Cela était tellement évident qu’il aurait fallu être soudoyé pour ne pas le voir venir, ce qui semble être le cas des experts qui travaillent pour la Réserve fédérale.
Il y a deux ans encore seulement, ils déclaraient que l’inflation était trop faible. Ils ont ensuite déclaré qu’une poussée d’inflation était possible et que cela serait une bonne chose. La Fed permettrait à l’inflation d’évoluer à un rythme supérieur au taux cible de 2% pour compenser des années de faible inflation.
Mais les chiffres de l’inflation ont rapidement et largement dépassé le taux cible de la Fed, comme un pilote qui entreprendrait d’atterrir sur une piste de l’aéroport international de Los Angeles et finirait par atterrir sur la lune. Les dirigeants de la Fed ont alors déclaré qu’il ne fallait pas s’inquiéter, que les chiffres de l’inflation, étonnamment hauts, étaient seulement ‘transitoires’.
Finalement, il y a deux mois seulement, Jerome Powell a déclaré que le terme ‘transitoire’ pouvait avoir des sens différents selon les personnes. Il a alors expliqué que la Fed était en train de réagir à la menace inflationniste avec une hausse de 0,25% du taux directeur.

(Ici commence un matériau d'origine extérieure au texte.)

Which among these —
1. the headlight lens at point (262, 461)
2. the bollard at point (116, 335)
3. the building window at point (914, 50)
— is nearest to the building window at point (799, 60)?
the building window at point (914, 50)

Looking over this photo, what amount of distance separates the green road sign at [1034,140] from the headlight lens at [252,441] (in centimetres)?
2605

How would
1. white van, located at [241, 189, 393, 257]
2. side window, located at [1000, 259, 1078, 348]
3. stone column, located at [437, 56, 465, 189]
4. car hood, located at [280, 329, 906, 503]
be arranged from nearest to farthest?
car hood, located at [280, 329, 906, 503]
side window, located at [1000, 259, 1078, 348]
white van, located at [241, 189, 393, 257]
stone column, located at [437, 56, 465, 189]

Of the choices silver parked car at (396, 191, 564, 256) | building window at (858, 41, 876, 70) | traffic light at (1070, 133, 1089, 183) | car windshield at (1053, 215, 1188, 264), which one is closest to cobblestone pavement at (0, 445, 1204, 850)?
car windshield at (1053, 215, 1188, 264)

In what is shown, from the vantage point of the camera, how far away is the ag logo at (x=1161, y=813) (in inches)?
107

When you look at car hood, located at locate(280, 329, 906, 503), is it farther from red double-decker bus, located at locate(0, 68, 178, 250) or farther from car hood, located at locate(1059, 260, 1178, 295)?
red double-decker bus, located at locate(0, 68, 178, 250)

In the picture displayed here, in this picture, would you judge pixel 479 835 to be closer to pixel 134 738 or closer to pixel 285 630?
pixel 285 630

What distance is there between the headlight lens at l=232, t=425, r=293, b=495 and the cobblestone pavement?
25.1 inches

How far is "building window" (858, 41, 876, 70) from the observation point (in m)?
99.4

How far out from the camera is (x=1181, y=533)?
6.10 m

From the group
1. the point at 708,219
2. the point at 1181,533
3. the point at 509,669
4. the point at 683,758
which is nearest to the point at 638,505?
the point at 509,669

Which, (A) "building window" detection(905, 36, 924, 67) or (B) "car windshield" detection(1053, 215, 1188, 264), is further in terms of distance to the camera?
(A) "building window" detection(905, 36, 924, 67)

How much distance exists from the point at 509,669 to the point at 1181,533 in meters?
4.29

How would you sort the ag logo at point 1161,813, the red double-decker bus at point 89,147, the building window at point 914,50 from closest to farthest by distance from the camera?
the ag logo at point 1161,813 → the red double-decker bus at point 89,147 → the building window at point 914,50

Environ deux semaines plus tard, il y a fort à parier que Jerome Powell a réalisé qu’il était devenu la risée des marchés. Malgré la dernière mesure, le taux directeur de la Fed reste largement inférieur au taux d’inflation, à -7,5% après prise en compte de l’inflation. Il est ainsi passé pour le Neville Chamberlain de ceux qui combattent l’inflation.
Avec un cigare entre les dents, il a promis de combattre l’inflation ‘sur les plages, dans les rues…’, avec une hausse de 0,50% du taux directeur le mois prochain. D’après les chiffres publiés cette semaine, cela donnera un taux directeur de -7,5% en termes réels.
Libre à vous de penser ce que bon vous semble, cher lecteur. Mais pour nous, cela s’apparente bien plus à une politique de conciliation qu’à une véritable confrontation.